Hakone is my favorite overnight trip outside Tokyo, but it’s also a great destination if you’re looking for places to visit between Tokyo and Kyoto. Located in the Fuji-Hakone-Izu National Park, it’s a well-trodden path for the fearful, yet just adventuresome enough for the intrepid. Traveling Hakone by mountain tram, cable car, ropeway and boat, the journey has everything you might wish for: beautiful mountain scenery, historic sites, great museums, kitsch, and hot-spring resorts. In fact, the entire circular trip is so much fun, I’ve probably traveled this route more a dozen times over the past 30-some years. Sometimes if I’m lucky, I even catch glimpses of Mt. Fuji. These are other reasons are why I consider Hakone Tokyo’s best overnight excursion.
By Train
The trip begins in Tokyo’s Shinjuku Station, aboard the Odakyu Romance Car (sorry to report, I’ve never actually witnessed any romance going on) for a 90-minute ride to Odawara (you can also reach Odawara by Shinkansen bullet train, good to know if you’re using a Japan Rail Pass). Sometimes I disembark here for a 10-minute walk to Odawara Castle. Like many castles in Japan, the original castle, built in 1416, was dismantled by the government in 1870 because of its associations with the shogun regime. It was reconstructed in 1960 as a faithful replica and houses a museum with artifacts from the shogun era.
By Mountain Tram
Otherwise, the next stop on the Romance Car is Hakone Yumoto Station, where travel switches to a delightful, mountain-climbing three-car electric tram that takes me right back to another era as it winds its way through woods and over ravines. My favorite historic hotel in all of Japan—the Fujiya Hotel—is along this route. Established in 1878 and nestled on the side of a wooded mountain, the old-fashioned, majestic lodge seems little changed over the decades, just the kind of place I can imagine my peripatetic grandparents unpacking huge suitcases after months on the road. In addition to a sprawling garden complete with a river-fed pool, an indoor thermal pool and hot-spring baths, it has a grand dining hall added in 1930, a good spot for lunch.

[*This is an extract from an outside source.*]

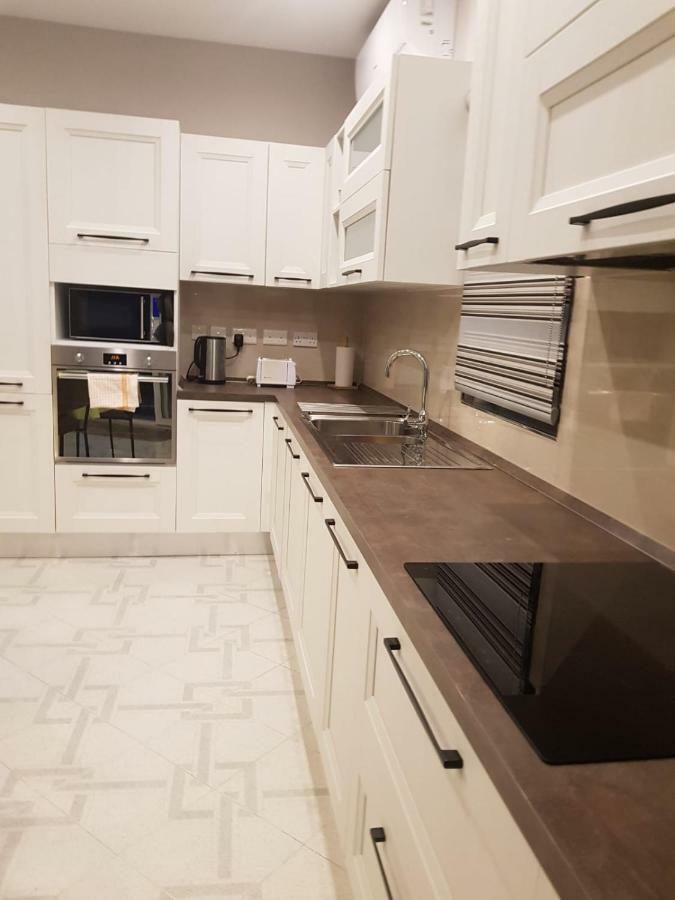 Apartment Merhba 3 *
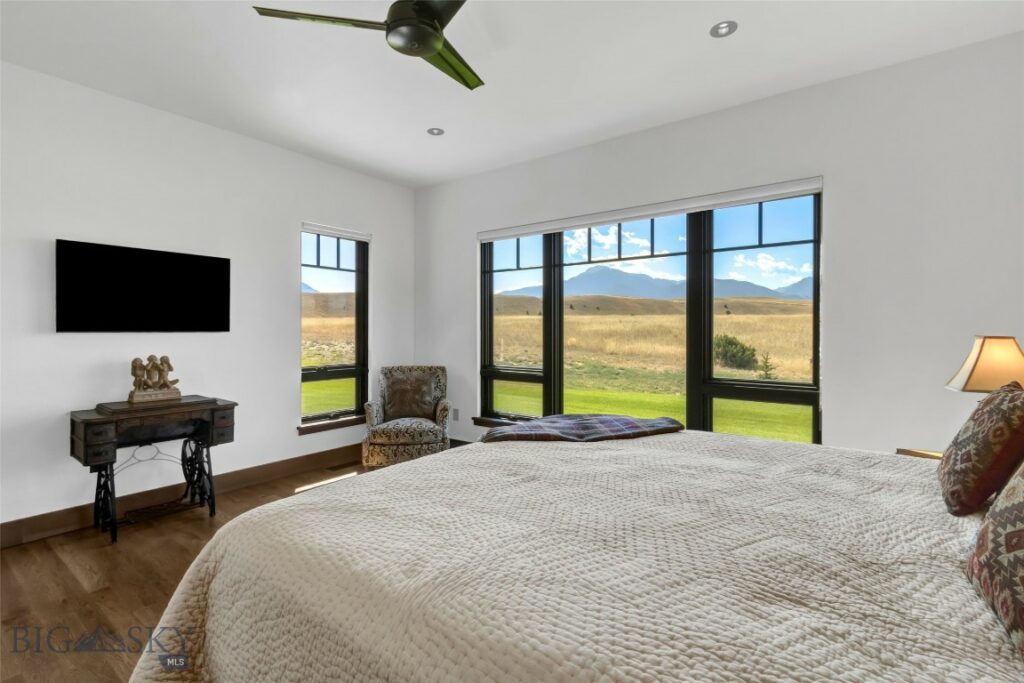10 Brown Pony Trail, Livingston MT 59047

Nearby is the Hakone Kowakien Yunessun, public baths where bathers wear swimsuits (perfect for the shy, or, if they’re my age, the simply embarrassed) and can dip in both indoor and outdoor baths, some filled with ingredients that look good enough to drink—sake, coffee, and wine. Purists can head straight to the adjoining Mori No Yu, with traditional Japanese hot-spring baths.
But one of the main reasons I think Hakone is Tokyo’s best overnight excursion is because of the Hakone Open-Air Museum, which displays some 400 sculptures in a spectacular setting of formal gardens, glens, and grassy meadows against a canvas of mountain ranges. It also boasts more than 300 works by Picasso, as well as one of the world’s largest collections of Henry Moore. After tromping around to see everything, I love sitting down at the outdoor hot-spring footbath, where I can soak my tired feet and feast my eyes on beauty both natural and manmade.

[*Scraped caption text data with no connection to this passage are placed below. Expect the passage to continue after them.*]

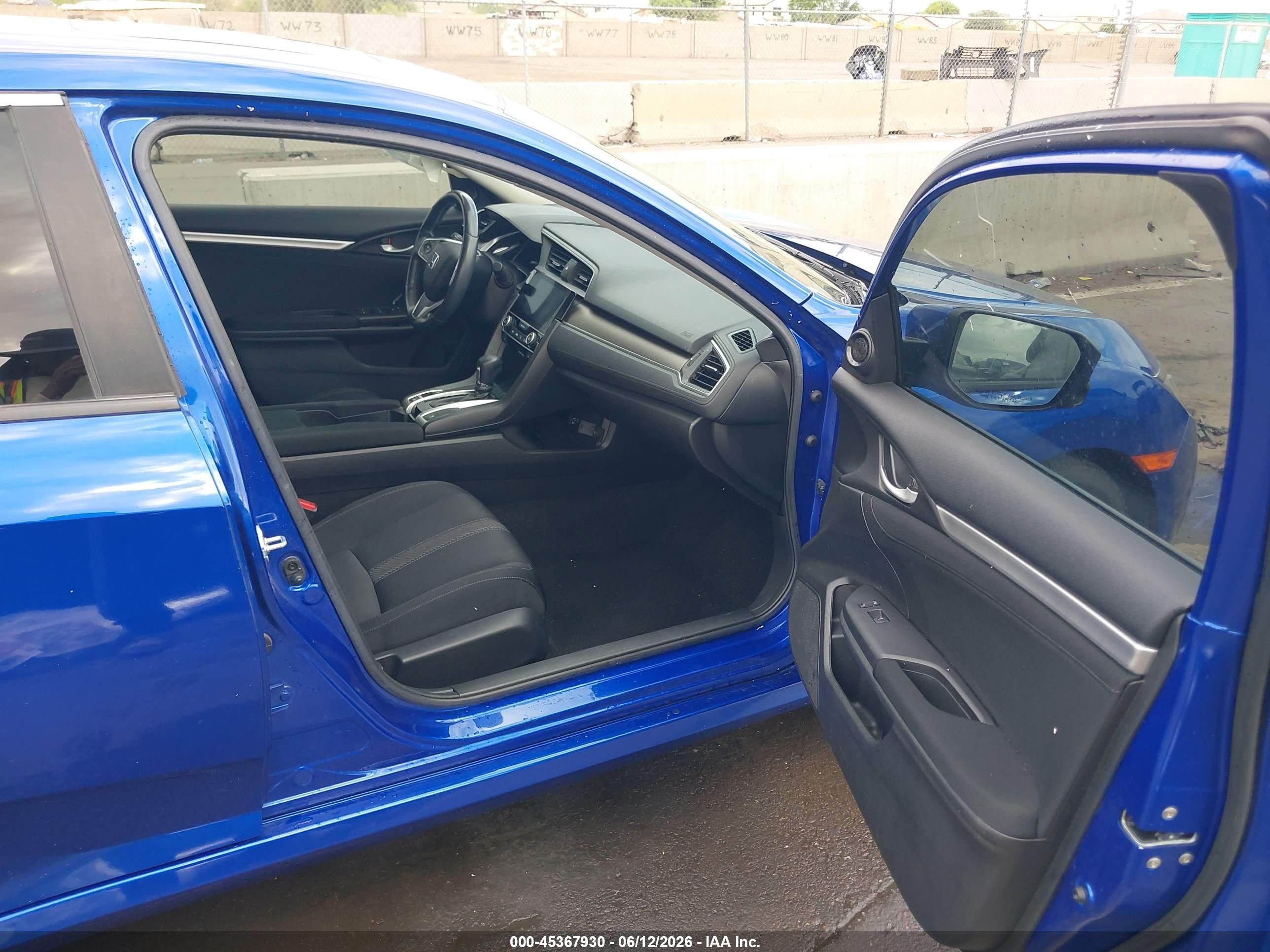 2018 Honda Civic Ex-t Синий vin: JHMFC1F35JX035360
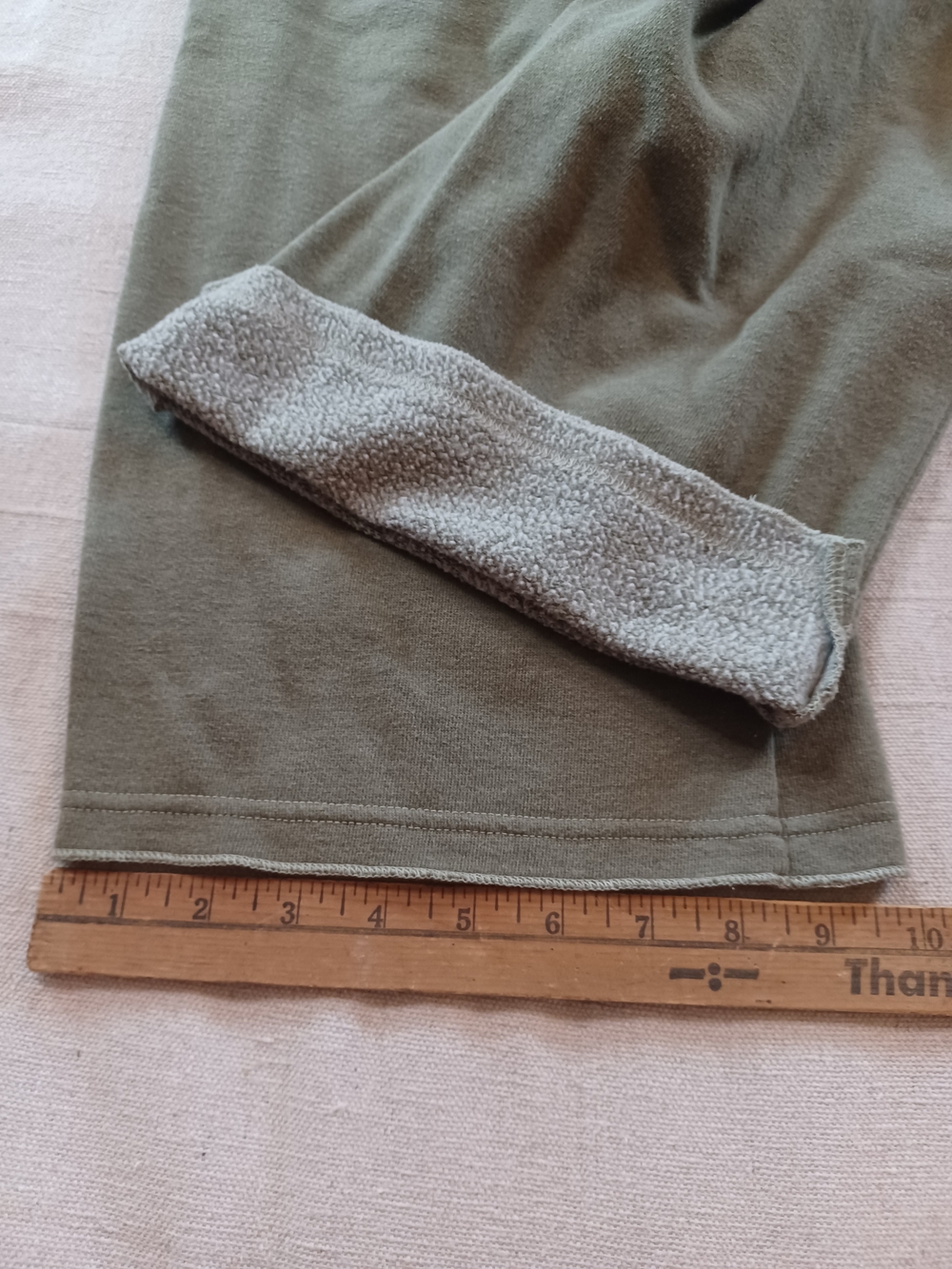 American Eagle Outfitters Olive Green Cropped Sweatpants Women's Size Medium - Picture 7 of 7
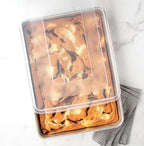 Nordic Ware Bandeja Natural de Lados Altos para Pastel de Hoja, Plateado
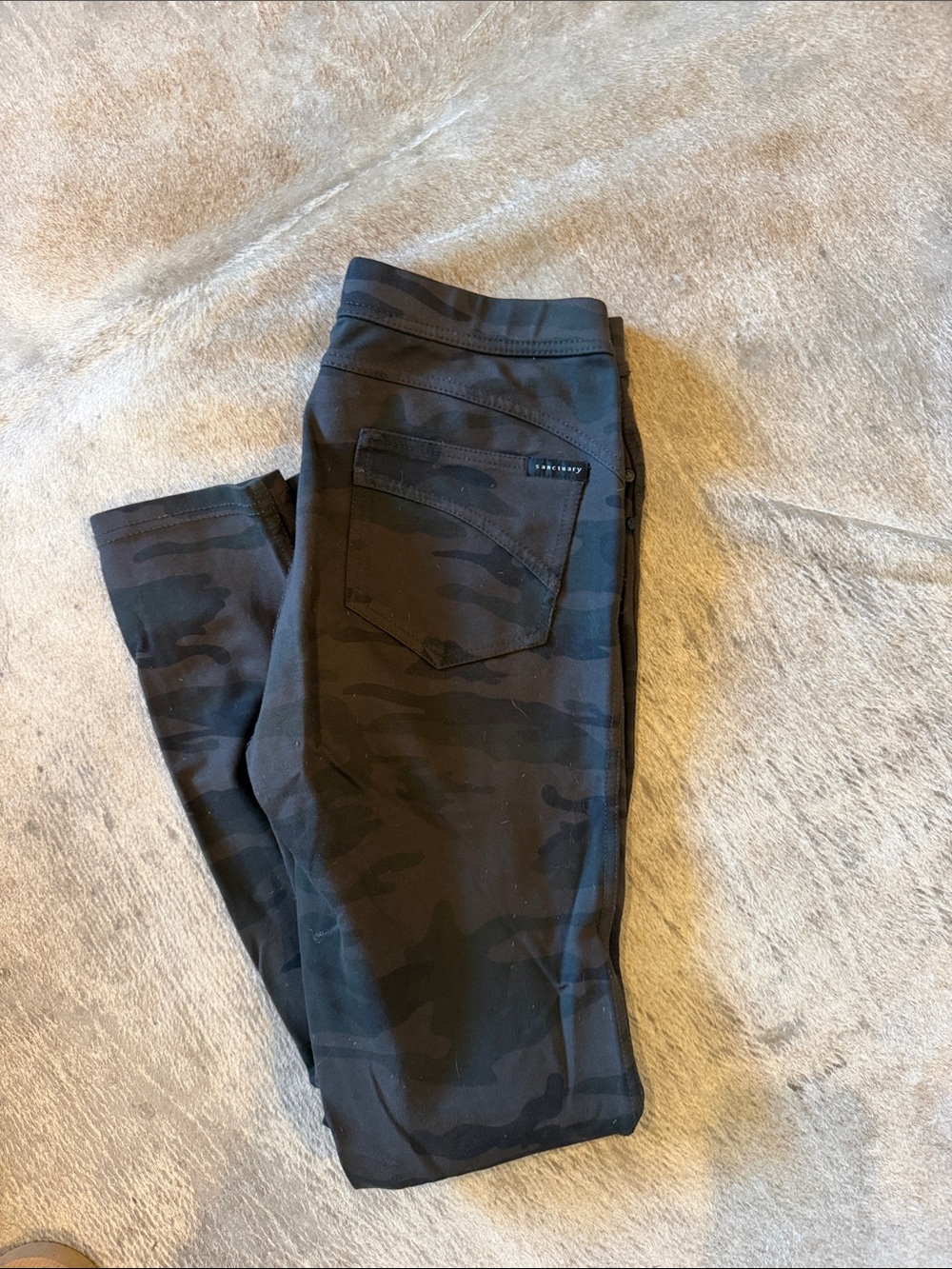 Sanctuary Black Camo Ponte Skinny Pants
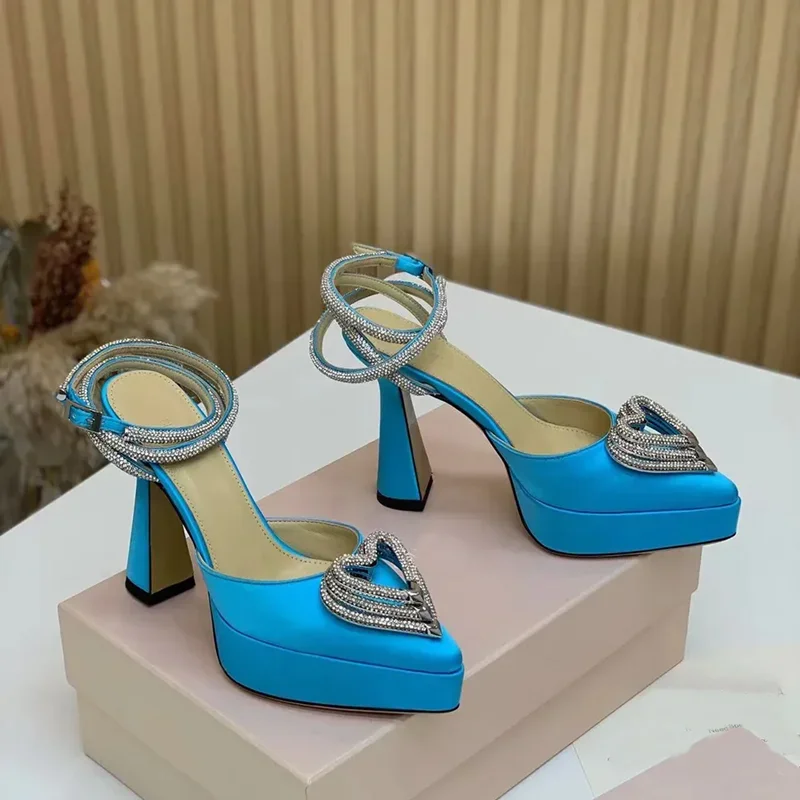 Platform Crystal Love Decorati - Metallic Heel Sandal ulasan dan harga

By Cable Car, Ropeway and Boat
Next on the agenda is a cable car for a long, uphill haul, but I always get off about halfway
up for a stop at the Hakone Art Museum, which displays Japanese pottery and ceramics from ancient times to the Edo Period. It also has an enticing bamboo grove and moss garden complete with a tea house with the requisite green tea. At the end of the cable-car ride, a ropeway lifts travelers to Owakudani, a barren peak of bare rock and sulfurous steam escaping from crevices. A 10-minute hiking path leads past the fumes to a hut where wizened women sell eggs boiled in the hot waters. After reboarding the ropeway, travelers find themselves deposited at Lake Ashi, where they climb aboard—get this—replica pirate ships that sail onward to Hakone-machi.
On Foot
In Hakone-Machi there’s the Hakone Check Point, with a replica of a guardhouse once used to check travelers and inspect goods along the Tokaido Highway connecting Kyoto with Edo (Tokyo) during the Edo era. Nearby is a remnant of the old highway itself, lined with magnificent cedars planted as far back as 1618. It stretches 1.5 miles to the next town, Moto-Hakone, where there’s the small but sweet Narukawa Art Museum, specializing in modern works in the traditional Nihonga Japanese style of painting, developed more than 1,000 years ago.
Sometimes I’ve been lucky enough to catch a glimpse of Mt. Fuji from this end of Lake Ashi before heading back to Odawara by bus, where I can then catch the Romance Car back to Shinjuku or take the Shinkansen onward to Kyoto. After two days in Hakone, I’m definitely feeling more refreshed and romantically inclined, especially if I reflect back on that pirate ship, which naturally brings to mind Johnny Depp.
Things to do and see and glimpses of Mt. Fuji, plus the fun circular route via various modes of transportation, is why I consider Hakone Tokyo’s best overnight excursion.